Isabelle Khurshudyan and Kamila Hrabchuk report in the Washington Post:

When Ukraine’s long-awaited counteroffensive finally begins, the fight will be led by brigades armed not only with Western weapons but also Western know-how, gleaned from months of training aimed at transforming Ukraine’s military into a modern force skilled in NATO’s most advanced warfare tactics. The brigade’s leadership trained with computers that simulated situations they might face in real life, planning assaults, then let the program show them the results — how their Russians might respond, where they could make a breakthrough and where they would suffer losses. Whole Ukrainian units have been sent to Germany to learn “interoperability among different units.”

What Ukraine Needs To Do To Win After the Counteroffensive

Ukraine has fought an existential fight for survival and come out ahead. It has superior weapons from committed allies, a battle-hardened soldiery and officer corps exhibiting determination, resilience, creativity, adaptibility, all under smart leadership. 
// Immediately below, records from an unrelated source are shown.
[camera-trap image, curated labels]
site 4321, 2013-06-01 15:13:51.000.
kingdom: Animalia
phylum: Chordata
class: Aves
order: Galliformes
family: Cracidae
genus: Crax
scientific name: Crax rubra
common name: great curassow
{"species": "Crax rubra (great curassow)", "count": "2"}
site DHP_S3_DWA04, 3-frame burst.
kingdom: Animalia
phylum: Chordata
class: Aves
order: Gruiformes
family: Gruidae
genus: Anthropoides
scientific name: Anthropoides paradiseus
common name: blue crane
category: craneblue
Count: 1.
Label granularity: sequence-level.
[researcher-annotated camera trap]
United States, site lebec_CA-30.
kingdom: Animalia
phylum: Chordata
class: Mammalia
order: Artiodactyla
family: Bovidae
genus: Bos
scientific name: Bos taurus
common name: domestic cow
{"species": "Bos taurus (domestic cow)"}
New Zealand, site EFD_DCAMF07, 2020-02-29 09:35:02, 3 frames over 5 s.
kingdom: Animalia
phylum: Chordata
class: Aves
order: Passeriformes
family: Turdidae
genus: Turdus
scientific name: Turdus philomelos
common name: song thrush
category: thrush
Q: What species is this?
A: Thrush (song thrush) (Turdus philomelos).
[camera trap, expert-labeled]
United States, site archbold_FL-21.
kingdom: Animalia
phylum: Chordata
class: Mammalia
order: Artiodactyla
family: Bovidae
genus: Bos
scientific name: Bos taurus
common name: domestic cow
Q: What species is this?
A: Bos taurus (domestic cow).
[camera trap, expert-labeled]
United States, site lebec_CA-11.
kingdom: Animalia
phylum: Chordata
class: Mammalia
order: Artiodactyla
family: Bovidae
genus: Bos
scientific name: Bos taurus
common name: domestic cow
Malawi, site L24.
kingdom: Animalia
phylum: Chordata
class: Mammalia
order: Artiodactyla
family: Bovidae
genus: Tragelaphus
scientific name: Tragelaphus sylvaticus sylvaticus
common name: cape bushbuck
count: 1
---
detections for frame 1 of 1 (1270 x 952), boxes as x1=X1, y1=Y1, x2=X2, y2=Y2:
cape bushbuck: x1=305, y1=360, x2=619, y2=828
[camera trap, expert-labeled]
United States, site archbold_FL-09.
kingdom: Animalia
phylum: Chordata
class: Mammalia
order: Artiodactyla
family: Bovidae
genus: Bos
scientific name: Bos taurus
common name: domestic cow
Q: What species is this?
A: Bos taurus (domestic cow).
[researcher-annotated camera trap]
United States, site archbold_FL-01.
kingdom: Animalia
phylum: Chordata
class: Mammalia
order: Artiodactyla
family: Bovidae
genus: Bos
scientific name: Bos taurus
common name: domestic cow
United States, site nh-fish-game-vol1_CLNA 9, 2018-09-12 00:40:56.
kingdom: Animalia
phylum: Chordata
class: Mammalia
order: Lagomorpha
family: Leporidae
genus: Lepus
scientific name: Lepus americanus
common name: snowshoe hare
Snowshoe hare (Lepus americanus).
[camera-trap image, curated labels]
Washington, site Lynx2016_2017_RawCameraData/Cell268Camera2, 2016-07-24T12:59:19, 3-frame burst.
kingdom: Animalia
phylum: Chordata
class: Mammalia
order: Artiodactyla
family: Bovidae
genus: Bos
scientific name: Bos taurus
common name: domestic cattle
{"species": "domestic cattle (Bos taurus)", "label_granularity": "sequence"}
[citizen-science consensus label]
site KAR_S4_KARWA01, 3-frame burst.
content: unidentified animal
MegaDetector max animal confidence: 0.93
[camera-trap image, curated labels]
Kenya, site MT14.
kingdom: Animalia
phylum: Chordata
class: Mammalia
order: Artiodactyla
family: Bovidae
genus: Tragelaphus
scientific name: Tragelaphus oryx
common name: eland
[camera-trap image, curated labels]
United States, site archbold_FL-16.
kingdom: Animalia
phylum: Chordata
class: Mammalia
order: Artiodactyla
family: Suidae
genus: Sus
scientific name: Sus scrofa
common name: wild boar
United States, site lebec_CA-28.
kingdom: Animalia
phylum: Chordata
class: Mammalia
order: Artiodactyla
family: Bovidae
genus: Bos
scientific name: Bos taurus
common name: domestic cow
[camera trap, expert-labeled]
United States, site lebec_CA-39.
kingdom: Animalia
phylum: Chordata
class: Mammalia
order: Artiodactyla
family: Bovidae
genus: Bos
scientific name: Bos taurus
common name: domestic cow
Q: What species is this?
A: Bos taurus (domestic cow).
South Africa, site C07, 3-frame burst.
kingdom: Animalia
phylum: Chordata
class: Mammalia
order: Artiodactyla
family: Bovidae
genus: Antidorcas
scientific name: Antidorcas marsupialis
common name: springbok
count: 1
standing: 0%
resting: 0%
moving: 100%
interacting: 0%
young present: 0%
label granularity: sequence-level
The remaining building blocks for achieving the nation's goals in this war are more intangible than tangible. They have the tanks, guns and drones. What is now required is the training and coordination to win at scale rather than in localized engagements against a depleted and demoralized enemy. There will not be time for this before the counteroffensive kicks off, but to sustain their military and country, moving out from under the Soviet system will be crucial. JL 

Eric Kramer and Paul Schneider report in War On the Rocks:

The Ukrainian Armed Forces have performed admirably but need to refocus their training and operations on combined arms operations and to become adept at operating at night. Ukraine is in an existential fight for its existence, and interservice rivalry needs be set aside. History has repeatedly shown how a well-trained and properly led military can beat a poorly trained army.  The challenging part is changing the mentality of senior leaders who have spent decades in the Soviet system to a mission command philosophy that allows for flexibility and initiative with the understanding that it will not result in a disaster or a prison sentence but rather battlefield victory.